# Aim of the task
Put every line of the material into a Markdown table with the columns Row and Line. Number each row and skip blank lines.
§
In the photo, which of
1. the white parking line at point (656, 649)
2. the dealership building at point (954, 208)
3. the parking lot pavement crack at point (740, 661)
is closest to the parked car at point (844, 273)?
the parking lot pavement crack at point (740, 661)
§
# Task result
| Row | Line |
|---|---|
| 1 | In the photo, which of |
| 2 | 1. the white parking line at point (656, 649) |
| 3 | 2. the dealership building at point (954, 208) |
| 4 | 3. the parking lot pavement crack at point (740, 661) |
| 5 | is closest to the parked car at point (844, 273)? |
| 6 | the parking lot pavement crack at point (740, 661) |